Karanlık Sabaha Uyanmak

Yazar Nazlı KocabaşaPsikolog • 28 Kasım 2016 • Yorumlar:

Gün Işığının İnsan Psikolojisi Üzerindeki Etkisi

Gün ışığının insan psikolojisi üzerindeki etkisi uzun süredir araştırılan bir konudur. Güneş ışınlarını yeterince gören insanların çok daha mutlu, depresyondan uzak ve yaşam dolu olduğu artık kanıtlanmış bir gerçektir. Yaz günlerinde daha erken ve dinç bir şekilde uyanıyor olmamız tesadüf değildir. Birçok terapist arkadaşım da benimle aynı fikirde olacaktır ki sonbahar döneminde yoğun bir tempo ile çalışırken, ilkbaharın gelmesi, yazın yaklaşmasıyla daha az danışanın yardım için başvurduğunu görürüz. Bu durum bile güneşin insan psikolojisi üzerindeki yadsınmaz etkisini göstermektedir. Bilimsel olarak da açıklamak gerekirse, bizi yorgun, bitkin hissettiren, fiziksel hareketlerimizi yavaşlatan “melatonin” hormonunun karanlık ve ışıksız ortamda salgılanıyor olmasıdır. Kış depresyonu olarak tabir ettiğimiz psikolojik bozukluğun da sebebinin, melatonin hormonunun fazlaca salgılanması olduğunu söyleyebiliriz. Bu şikayetle başvuran kişilerin ortak özellikleri sürekli bir yorgunluk ve bitkinlik içinde olmaları ve kol, bacak, sırt gibi bölgelerinde nedensiz ağrı hissetmeleridir.

Kış saati uygulaması, enerji tasarrufunun yanı sıra kişilerin gün ışığından daha fazla yararlanmaları için de faydalı bir uygulama idi fakat hepinizin bildiği gibi bu sene artık uygulanmıyor. Danışanlarımın bu konu ile ilgili sıkça dile getirdiği şey sabahları güne başlamakta zorlandıkları oluyor. “Uykumu alamamış bir şekilde uyanıyorum, sanki hala geceymiş gibi hissediyorum ve bu yorgunluk hali tüm gün üzerimde kalıyor” diye tanımlıyorlar genelde durumu. Birçok işveren çalışanlarının dikkatlerini toplayamamasından, unutkanlıklarından ve isteksizliklerinden dert yanmaktadır. Tahmin edersiniz ki karanlık bir sabaha uyanmak ve sabahın uzunca bir kısmını karanlık havada yaşamak tüm bu durumların tetikleyicisidir.

    21 Aralık gününe kadar bu karanlık sabahlar artarak devam edecek ancak aylar sonra bu durum son bulacak bu sebeple sizlere kış depresyonuna girmemeniz, motivasyon ve performansınızın düşmemesi için bazı öneriler vermek isterim.

  • Öncelikle uyku düzenimizi sabitlememiz çok önemlidir, aşağı yukarı aynı saatlerde yatıp kalkmak, gerekenden az uyumamak vücut direncimize iyi gelmektedir.

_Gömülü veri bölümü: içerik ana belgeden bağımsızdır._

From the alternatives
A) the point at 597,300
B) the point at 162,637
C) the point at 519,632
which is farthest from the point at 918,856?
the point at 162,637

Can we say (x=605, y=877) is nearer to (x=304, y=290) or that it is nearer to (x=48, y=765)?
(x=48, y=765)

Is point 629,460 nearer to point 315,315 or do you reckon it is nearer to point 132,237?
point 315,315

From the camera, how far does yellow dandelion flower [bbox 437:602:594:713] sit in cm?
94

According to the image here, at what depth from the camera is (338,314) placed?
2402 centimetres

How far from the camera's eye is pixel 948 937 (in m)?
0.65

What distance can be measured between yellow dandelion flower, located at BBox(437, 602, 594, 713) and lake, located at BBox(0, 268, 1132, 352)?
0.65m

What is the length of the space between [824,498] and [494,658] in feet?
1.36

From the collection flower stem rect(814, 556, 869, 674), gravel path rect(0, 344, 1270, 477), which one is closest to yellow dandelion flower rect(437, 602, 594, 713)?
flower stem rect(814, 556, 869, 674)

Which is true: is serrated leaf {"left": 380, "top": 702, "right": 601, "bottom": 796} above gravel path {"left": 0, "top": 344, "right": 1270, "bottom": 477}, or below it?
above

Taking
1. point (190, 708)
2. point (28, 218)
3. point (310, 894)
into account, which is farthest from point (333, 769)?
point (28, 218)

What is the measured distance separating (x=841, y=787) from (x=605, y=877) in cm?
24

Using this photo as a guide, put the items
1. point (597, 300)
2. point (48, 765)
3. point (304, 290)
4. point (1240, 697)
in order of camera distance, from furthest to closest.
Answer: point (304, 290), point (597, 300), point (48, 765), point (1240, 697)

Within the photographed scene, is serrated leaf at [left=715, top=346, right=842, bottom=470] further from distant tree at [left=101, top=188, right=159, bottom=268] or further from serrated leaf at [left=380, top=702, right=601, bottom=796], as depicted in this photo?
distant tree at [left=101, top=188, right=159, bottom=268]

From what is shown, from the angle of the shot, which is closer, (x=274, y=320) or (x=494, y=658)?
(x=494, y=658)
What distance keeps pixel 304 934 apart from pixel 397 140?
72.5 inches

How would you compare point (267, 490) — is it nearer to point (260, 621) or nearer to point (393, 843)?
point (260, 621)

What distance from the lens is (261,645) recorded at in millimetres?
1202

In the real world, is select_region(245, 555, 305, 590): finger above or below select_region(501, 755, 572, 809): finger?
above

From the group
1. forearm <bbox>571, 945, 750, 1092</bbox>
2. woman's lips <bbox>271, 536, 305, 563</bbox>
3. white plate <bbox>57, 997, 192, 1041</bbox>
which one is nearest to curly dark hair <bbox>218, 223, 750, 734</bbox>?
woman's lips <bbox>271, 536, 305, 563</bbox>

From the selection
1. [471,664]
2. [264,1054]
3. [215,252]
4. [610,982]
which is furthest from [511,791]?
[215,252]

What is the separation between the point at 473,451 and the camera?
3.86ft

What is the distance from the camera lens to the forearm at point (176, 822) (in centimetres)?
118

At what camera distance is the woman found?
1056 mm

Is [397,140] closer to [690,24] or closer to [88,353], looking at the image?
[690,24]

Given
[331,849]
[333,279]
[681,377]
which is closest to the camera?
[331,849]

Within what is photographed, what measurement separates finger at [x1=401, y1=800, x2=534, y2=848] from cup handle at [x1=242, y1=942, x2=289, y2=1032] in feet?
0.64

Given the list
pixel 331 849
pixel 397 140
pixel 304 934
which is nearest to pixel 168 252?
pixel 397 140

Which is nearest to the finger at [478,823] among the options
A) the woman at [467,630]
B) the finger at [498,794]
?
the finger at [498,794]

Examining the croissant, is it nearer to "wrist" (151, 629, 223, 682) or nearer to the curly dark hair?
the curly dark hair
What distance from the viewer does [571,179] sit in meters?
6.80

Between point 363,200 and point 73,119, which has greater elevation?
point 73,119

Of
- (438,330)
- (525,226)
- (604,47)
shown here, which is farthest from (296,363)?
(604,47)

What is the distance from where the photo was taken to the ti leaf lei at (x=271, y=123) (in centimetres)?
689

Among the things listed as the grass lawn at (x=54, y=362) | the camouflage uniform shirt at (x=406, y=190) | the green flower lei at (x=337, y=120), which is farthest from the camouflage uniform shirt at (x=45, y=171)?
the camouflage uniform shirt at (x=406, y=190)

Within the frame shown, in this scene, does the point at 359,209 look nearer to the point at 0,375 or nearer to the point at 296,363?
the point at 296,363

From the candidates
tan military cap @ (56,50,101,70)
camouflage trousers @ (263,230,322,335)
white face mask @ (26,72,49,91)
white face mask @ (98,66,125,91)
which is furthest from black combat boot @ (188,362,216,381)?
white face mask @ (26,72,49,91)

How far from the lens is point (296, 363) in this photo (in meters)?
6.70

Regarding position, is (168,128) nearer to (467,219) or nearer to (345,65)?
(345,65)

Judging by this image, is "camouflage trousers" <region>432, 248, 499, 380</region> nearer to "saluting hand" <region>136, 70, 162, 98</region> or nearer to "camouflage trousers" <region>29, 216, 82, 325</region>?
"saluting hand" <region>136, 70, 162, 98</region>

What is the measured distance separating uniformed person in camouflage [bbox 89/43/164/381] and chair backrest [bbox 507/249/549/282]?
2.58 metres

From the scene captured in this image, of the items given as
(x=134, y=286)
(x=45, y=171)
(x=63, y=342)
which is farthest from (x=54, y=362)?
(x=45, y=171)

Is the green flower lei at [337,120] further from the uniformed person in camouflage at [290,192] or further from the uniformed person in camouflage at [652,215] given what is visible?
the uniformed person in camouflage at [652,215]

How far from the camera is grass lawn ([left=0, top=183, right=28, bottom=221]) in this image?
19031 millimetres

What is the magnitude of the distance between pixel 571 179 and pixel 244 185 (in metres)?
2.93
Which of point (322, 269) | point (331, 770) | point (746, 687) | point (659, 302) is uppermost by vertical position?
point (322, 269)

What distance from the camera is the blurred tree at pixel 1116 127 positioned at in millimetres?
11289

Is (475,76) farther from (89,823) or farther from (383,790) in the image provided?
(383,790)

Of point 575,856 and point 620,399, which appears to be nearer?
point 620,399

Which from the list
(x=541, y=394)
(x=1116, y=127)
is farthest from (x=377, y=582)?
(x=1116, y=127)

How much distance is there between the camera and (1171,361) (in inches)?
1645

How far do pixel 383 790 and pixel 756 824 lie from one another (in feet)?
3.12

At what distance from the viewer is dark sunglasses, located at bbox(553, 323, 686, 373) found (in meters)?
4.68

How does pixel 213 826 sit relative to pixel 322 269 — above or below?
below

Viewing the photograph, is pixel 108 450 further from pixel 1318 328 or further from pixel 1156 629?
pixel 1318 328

  • Beslenme yine bu dönem için önem arzetmektedir. Dengeli ve sağlıklı beslenme güneşsiz kalmamızı tolere edebilmek için iyi bir yoldur. Bazı doktorlar bu kısa günlerde kişilere vitamin takviyesi de önermektedir.

  • Haftaiçi iş temponuz yoğun olsa bile haftasonu mutlaka 30 dakikalık açık hava yürüyüşleri yapmaya çalışın. Haftaiçi de çalıştığınız binanın balkon, teras ya da bahçesinde küçük molalar verin kendinize. Eğer ki o güneşli bir gün ise bu molaları biraz daha uzun tutmaya çalışın. Belki bilgisayarınızı yanınıza alıp yarım saat açık havada çalışmayı deneyebilirsiniz.

  • Stresi olabildiğince hayatınızdan uzak tutmaya çalışın. Kış aylarında evinizin kalın perde ve panjurlarını minimumda kullanarak evinize gün ışığının girmesine yardımcı olun.

Eğer ki bu küçük öneriler sizi içinde bulunduğunuz yorgunluk, bitkinlik halinden kurtaramıyorsa, bu depresyon halinin çoktan sizi pençelerine aldığını düşünüyorsanız daha doğru ve kalıcı çözüm için bir uzman psikoloğa başvurmayı geciktirmeyin.

 

 

Sayfa içeriği sadece bilgilendirme amaçlıdır, tanı ve tedavi için mutlaka doktorunuza başvurunuz.